Direction
Restate exactly the lines below, from the one containing "Roughly how far" through the final line, and leave out the pictures.

Records provided
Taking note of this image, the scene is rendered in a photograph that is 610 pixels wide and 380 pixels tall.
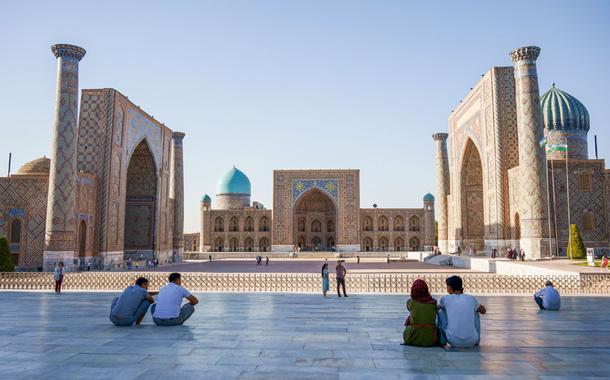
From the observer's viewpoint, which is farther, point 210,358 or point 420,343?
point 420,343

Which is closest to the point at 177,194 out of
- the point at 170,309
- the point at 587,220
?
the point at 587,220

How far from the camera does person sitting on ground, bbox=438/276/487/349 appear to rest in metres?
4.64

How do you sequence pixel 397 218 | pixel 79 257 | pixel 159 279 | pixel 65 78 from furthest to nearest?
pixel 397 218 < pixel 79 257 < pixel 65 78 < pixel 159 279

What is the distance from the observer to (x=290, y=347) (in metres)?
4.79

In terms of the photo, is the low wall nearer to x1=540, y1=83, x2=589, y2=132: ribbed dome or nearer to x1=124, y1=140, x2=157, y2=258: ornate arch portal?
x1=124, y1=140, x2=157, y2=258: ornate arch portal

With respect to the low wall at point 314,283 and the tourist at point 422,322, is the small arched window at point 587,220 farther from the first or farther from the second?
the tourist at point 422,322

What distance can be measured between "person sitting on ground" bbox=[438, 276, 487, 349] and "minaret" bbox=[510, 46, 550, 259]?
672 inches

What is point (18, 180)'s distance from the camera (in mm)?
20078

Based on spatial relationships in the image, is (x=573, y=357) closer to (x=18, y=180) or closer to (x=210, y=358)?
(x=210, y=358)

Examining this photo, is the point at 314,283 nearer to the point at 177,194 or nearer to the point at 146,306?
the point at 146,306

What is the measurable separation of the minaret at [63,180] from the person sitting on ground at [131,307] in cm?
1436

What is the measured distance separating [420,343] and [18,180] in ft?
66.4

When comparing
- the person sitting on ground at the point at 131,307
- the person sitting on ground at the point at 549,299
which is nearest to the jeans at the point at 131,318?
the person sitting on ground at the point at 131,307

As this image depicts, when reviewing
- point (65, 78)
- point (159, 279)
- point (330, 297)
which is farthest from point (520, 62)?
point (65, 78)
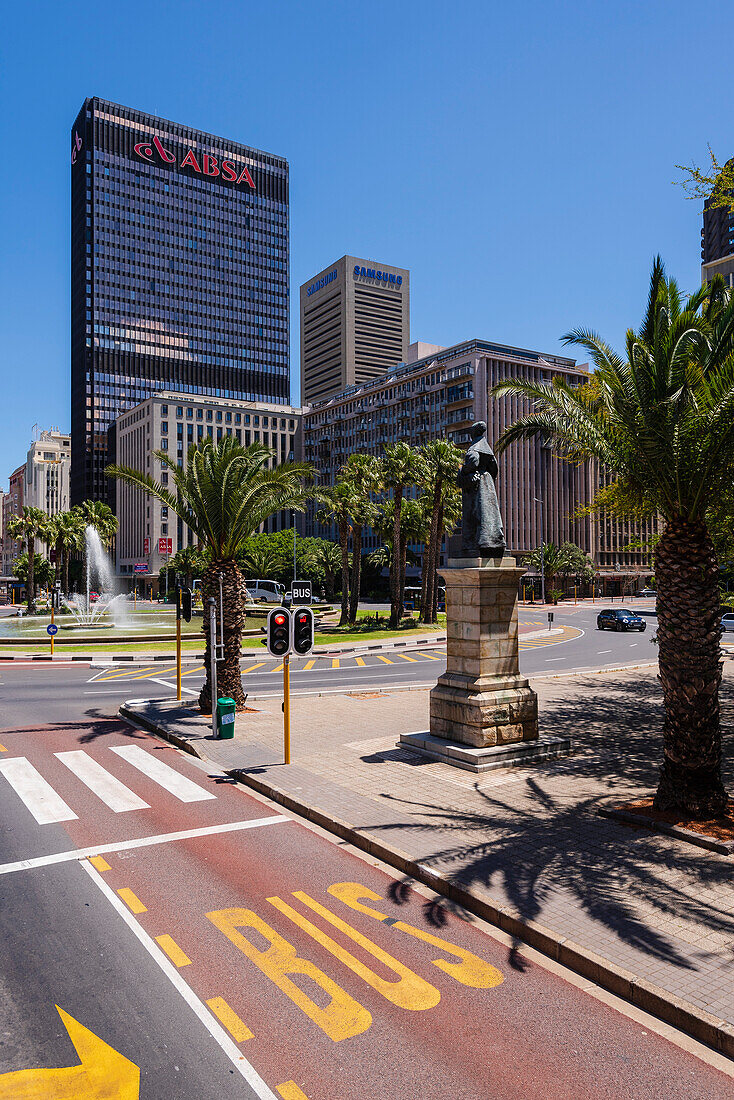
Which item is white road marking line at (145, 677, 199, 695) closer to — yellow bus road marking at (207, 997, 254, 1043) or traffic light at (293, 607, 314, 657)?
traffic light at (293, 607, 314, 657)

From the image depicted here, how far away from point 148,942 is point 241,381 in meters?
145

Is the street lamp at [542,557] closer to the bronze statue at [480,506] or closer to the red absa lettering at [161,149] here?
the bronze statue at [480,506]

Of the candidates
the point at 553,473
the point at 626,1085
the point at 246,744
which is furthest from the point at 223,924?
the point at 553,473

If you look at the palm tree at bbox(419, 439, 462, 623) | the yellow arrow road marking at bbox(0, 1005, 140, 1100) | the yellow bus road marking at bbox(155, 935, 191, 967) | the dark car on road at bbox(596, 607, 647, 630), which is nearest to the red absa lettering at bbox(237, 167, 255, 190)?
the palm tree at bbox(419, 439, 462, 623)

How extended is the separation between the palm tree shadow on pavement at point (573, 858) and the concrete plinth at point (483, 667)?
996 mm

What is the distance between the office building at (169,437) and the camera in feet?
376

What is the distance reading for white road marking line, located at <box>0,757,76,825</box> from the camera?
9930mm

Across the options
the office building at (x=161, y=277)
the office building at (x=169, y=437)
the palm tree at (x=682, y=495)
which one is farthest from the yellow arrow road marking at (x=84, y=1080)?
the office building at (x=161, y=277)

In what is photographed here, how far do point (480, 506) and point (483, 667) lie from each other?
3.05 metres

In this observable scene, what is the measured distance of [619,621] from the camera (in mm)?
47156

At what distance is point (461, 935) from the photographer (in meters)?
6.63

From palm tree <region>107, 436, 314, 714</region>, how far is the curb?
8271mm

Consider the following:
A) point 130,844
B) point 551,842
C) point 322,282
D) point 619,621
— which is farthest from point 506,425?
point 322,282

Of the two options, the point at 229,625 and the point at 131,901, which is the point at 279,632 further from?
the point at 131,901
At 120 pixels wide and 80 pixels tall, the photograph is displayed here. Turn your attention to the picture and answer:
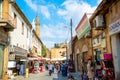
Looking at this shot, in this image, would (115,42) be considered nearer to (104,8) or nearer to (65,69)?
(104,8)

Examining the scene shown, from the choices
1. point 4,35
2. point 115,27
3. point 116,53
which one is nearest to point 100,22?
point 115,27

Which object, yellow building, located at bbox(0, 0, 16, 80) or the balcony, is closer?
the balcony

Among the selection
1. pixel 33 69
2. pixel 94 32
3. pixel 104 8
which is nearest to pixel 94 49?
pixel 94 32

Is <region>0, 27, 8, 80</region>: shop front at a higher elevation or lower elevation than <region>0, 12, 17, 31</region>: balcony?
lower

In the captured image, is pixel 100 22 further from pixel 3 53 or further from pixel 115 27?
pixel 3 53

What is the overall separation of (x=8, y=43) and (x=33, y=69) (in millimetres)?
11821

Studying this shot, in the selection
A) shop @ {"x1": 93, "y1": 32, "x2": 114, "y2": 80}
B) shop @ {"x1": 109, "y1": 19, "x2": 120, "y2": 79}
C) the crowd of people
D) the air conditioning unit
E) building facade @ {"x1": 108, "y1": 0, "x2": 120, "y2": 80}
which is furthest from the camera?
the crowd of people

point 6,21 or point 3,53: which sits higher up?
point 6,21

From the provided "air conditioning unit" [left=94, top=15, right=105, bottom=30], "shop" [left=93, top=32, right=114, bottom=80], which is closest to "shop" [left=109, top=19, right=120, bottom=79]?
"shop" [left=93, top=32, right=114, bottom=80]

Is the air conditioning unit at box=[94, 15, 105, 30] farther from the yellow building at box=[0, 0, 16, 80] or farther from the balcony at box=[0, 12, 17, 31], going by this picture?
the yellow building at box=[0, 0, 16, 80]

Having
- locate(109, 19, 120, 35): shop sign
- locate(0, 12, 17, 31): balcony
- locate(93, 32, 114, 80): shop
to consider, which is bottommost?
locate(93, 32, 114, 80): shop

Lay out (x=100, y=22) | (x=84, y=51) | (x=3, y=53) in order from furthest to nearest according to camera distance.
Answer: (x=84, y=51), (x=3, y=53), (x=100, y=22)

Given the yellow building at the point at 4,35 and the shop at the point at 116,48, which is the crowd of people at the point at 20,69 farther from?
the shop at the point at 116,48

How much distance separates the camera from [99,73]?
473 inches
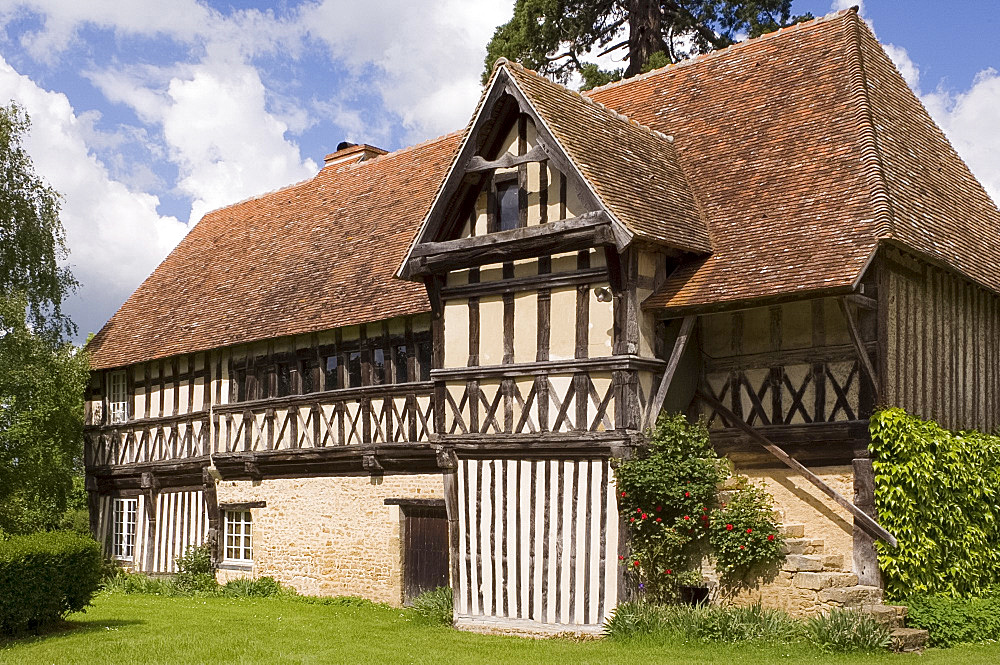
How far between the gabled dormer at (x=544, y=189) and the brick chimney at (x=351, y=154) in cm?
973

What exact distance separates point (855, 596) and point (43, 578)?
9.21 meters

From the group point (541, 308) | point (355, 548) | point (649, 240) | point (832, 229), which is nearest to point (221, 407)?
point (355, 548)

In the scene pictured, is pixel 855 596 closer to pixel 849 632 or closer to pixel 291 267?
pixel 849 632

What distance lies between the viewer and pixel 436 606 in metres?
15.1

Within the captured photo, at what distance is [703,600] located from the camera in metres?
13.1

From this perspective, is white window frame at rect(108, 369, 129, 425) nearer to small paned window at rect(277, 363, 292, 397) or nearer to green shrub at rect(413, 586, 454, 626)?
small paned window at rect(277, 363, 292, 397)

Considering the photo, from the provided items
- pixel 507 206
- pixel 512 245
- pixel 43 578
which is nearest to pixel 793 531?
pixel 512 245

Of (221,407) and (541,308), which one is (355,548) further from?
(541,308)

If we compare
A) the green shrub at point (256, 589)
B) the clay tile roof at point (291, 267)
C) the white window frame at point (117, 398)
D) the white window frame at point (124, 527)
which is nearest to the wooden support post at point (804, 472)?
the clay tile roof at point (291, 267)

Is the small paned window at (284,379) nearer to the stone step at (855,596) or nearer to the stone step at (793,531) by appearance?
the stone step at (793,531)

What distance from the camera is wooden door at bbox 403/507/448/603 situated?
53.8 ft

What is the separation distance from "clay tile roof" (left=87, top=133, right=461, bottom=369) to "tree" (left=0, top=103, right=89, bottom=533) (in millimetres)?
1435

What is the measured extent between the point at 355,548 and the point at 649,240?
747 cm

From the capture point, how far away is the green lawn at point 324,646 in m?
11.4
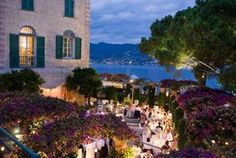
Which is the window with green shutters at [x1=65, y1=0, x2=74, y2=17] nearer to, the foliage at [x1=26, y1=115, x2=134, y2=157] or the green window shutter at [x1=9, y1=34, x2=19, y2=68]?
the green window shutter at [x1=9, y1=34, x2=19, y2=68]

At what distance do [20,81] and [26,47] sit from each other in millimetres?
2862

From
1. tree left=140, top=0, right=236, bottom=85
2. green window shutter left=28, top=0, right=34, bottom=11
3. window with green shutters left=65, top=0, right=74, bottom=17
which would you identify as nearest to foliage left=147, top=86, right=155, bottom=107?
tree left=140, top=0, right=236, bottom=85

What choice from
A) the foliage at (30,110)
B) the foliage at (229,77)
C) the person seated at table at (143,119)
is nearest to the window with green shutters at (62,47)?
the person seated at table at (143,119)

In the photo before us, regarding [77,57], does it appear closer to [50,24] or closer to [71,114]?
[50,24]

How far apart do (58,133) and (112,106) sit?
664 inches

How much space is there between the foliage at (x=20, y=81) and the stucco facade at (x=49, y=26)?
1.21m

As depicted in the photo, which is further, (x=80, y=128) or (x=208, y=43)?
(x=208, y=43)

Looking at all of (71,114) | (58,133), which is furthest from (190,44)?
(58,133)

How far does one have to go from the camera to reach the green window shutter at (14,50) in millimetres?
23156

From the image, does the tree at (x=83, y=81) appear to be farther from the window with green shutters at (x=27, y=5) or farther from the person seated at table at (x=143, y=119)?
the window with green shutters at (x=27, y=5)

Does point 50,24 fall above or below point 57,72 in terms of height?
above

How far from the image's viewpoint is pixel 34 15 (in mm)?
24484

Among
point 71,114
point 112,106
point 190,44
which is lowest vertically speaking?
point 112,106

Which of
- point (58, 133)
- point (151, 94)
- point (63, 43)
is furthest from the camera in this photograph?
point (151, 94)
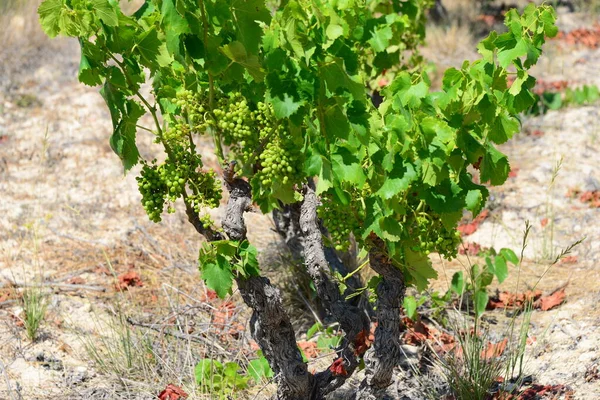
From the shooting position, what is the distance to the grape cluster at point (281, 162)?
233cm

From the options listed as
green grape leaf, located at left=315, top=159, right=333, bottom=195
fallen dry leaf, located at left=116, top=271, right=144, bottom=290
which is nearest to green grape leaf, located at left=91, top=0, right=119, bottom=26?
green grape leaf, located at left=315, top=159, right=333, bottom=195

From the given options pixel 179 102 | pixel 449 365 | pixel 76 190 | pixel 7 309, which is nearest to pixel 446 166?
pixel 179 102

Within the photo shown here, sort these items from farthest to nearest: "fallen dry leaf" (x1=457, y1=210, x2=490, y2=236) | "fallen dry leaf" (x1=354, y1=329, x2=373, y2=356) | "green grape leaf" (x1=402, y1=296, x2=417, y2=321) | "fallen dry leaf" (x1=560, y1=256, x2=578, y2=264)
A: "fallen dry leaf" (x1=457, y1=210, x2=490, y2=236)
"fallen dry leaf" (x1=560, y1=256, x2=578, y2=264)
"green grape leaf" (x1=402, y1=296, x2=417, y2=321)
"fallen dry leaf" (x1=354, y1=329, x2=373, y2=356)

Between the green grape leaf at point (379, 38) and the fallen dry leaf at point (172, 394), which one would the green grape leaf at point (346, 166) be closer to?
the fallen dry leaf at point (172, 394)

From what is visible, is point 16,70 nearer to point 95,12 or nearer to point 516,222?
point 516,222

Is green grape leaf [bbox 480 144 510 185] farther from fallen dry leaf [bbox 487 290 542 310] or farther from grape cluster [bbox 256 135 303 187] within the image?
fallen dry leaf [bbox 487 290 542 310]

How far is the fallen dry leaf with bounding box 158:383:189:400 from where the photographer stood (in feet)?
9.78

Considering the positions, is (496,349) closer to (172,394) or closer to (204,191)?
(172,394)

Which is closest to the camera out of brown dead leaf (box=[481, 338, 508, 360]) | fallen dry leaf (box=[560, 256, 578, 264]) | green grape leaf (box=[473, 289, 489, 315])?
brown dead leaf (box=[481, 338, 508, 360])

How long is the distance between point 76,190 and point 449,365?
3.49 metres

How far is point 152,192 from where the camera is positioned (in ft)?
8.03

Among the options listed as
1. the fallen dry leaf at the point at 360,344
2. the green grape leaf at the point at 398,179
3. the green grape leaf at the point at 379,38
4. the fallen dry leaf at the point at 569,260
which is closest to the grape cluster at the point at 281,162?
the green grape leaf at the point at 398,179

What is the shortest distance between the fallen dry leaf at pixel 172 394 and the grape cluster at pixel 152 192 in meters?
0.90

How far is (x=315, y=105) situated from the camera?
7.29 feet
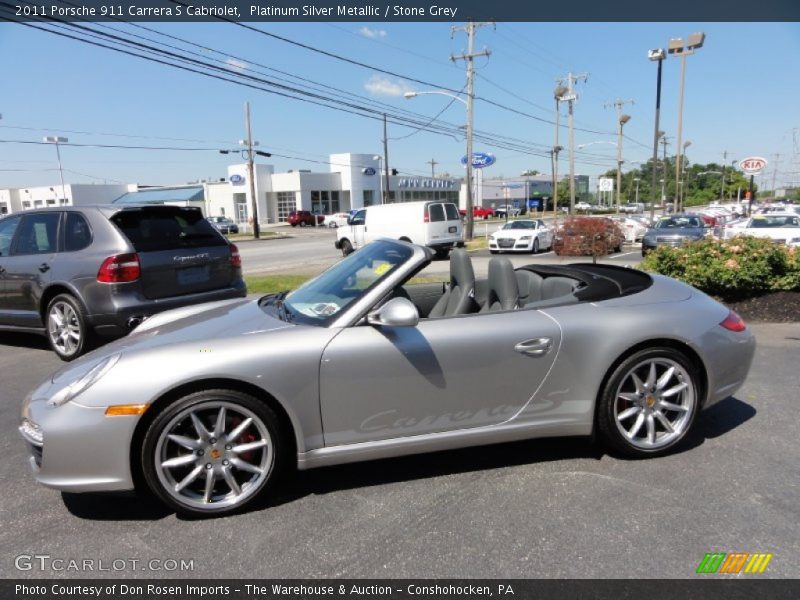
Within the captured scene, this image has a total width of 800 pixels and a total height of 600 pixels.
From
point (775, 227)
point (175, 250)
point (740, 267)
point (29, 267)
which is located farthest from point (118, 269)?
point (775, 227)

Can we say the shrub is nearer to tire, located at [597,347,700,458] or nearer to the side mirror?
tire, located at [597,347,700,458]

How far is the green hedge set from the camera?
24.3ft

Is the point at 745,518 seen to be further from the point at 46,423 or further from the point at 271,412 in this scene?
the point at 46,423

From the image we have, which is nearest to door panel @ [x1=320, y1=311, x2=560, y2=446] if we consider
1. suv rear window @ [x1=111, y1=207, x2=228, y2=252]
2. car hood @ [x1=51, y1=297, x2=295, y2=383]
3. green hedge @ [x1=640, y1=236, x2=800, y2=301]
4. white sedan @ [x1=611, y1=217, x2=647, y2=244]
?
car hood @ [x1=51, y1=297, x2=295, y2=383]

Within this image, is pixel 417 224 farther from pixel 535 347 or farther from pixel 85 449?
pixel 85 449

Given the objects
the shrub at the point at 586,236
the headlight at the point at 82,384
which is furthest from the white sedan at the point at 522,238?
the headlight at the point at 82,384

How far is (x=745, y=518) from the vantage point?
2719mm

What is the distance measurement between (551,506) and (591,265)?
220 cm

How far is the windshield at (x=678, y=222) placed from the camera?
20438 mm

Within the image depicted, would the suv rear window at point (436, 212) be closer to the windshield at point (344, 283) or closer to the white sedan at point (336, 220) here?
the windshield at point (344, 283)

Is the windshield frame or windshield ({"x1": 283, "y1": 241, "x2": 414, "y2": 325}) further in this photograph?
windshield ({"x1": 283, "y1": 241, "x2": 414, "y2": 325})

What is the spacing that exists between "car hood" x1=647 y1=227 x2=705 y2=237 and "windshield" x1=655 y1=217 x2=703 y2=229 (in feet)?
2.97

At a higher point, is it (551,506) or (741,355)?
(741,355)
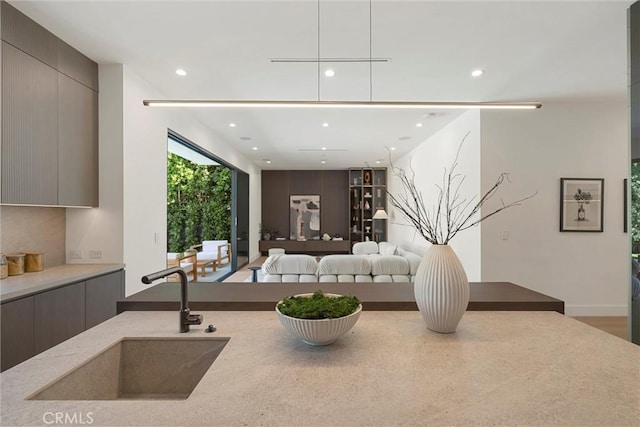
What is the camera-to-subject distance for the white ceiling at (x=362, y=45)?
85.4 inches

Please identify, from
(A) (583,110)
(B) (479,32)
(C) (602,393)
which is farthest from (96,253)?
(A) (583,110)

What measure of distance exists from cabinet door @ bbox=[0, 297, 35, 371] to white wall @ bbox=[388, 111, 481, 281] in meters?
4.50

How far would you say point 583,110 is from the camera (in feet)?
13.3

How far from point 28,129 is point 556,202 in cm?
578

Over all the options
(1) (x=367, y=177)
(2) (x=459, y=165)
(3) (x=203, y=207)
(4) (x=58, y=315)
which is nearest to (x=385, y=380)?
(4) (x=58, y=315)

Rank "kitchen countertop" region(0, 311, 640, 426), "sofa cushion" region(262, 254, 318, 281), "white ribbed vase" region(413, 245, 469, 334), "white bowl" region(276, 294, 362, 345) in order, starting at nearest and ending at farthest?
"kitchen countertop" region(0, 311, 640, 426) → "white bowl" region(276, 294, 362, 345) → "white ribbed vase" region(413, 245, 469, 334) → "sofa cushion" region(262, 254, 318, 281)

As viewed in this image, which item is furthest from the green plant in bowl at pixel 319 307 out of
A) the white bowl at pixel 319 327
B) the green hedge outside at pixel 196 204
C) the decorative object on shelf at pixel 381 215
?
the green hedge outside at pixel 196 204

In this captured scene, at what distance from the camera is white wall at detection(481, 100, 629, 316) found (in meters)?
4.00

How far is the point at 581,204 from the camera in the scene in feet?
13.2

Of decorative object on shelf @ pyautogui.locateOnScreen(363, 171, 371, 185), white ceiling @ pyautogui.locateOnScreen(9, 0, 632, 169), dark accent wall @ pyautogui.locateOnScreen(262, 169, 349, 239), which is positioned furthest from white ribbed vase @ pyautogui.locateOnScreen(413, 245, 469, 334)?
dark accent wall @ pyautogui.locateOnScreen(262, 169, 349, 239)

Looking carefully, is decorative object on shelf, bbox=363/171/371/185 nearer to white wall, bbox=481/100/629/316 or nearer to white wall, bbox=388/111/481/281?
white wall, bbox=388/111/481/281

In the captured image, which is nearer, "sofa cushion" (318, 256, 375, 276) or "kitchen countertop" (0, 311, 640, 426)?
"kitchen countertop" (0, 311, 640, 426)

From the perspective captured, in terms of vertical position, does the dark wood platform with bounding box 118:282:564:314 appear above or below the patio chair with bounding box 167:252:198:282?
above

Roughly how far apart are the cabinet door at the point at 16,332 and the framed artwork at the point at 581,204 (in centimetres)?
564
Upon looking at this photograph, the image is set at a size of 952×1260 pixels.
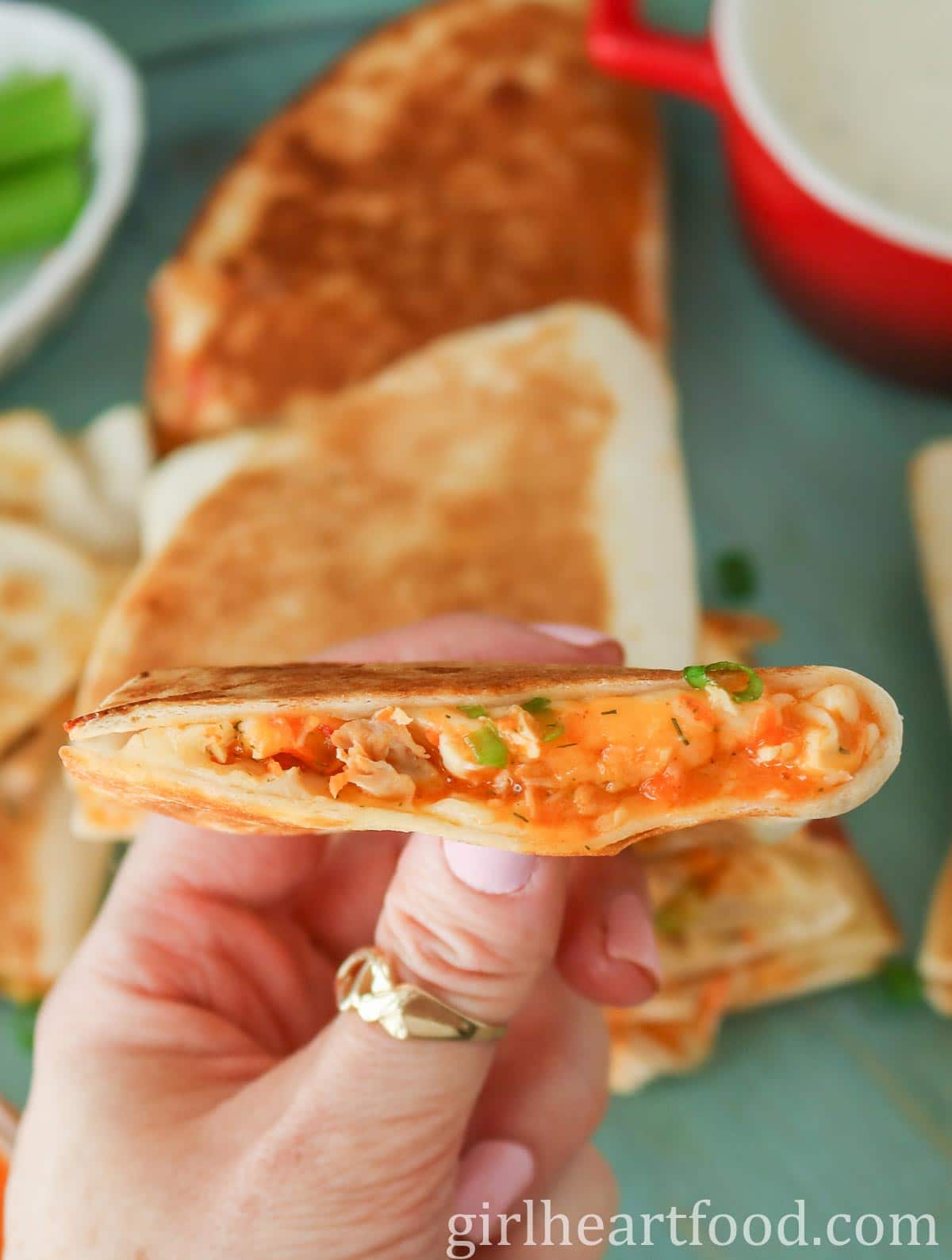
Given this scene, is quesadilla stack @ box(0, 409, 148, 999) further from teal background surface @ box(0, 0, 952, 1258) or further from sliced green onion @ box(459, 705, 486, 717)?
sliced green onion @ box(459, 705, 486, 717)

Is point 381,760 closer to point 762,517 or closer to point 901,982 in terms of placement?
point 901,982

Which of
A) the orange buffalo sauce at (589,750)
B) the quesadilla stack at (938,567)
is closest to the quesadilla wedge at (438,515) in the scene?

Exercise response
Roughly how far apart are the cabinet door at the point at 16,332 and the framed artwork at the point at 581,204 (in centimetres)?
564
Upon looking at this photograph, the image is set at a size of 952×1260 pixels.
Given this scene, is quesadilla stack @ box(0, 409, 148, 999) further from teal background surface @ box(0, 0, 952, 1258) or further from sliced green onion @ box(459, 705, 486, 717)?
sliced green onion @ box(459, 705, 486, 717)

Is point 381,760 closer to point 762,517 or closer to point 901,982 in terms of placement?
point 901,982

Which of
A) the orange buffalo sauce at (589,750)
B) the quesadilla stack at (938,567)
is closest to the quesadilla wedge at (438,515) in the scene?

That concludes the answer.